──────── Document passage
There are three things to notice about the cluster's current
state. The first is that, as expected, +pcmk-1+ is now offline. However
we can also see that +ClusterIP+ isn't running anywhere!


=== Quorum and Two-Node Clusters ===

This is because the cluster no longer has quorum, as can be seen by
the text "partition WITHOUT quorum" in the status output.  In order
to reduce the possibility of data corruption, Pacemaker's default
behavior is to stop all resources if the cluster does not have quorum.

A cluster is said to have quorum when more than half the known or
expected nodes are online, or for the mathematically inclined,
whenever the following equation is true:

....
────────────────
──────── Data rows
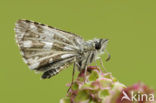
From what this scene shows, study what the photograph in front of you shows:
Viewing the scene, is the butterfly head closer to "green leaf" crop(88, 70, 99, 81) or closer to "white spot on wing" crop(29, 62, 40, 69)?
"green leaf" crop(88, 70, 99, 81)

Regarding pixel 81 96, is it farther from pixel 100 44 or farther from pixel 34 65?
pixel 34 65

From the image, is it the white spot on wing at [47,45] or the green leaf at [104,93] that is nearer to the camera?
the green leaf at [104,93]

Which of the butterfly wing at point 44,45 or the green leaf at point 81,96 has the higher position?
the butterfly wing at point 44,45

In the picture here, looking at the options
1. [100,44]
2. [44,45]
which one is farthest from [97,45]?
[44,45]

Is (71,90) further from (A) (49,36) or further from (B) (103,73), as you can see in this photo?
(A) (49,36)

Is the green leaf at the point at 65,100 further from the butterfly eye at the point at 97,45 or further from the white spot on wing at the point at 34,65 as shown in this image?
the butterfly eye at the point at 97,45

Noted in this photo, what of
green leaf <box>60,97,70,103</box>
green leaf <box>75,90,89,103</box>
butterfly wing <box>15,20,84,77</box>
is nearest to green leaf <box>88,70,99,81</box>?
green leaf <box>75,90,89,103</box>

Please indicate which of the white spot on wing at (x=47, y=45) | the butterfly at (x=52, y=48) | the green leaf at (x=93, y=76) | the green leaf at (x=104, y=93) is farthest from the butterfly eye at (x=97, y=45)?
the green leaf at (x=104, y=93)

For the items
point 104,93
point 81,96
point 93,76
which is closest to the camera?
point 104,93
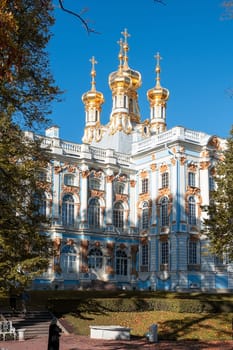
────────────────
» Task directions
Please decide whether each statement below agrees with the passage on cluster quorum, answering yes or no and quoting the deciding words from the passage. (a) After pcmk-1 goes offline, ClusterIP is still running. (b) By default, Pacemaker stops all resources when the cluster does not have quorum. (c) A cluster has quorum when exactly half of the known or expected nodes are online.

» The completed task
(a) No: "+ClusterIP+ isn't running anywhere!"
(b) Yes: "Pacemaker's default behavior is to stop all resources if the cluster does not have quorum."
(c) No: "more than half the known or expected nodes are online"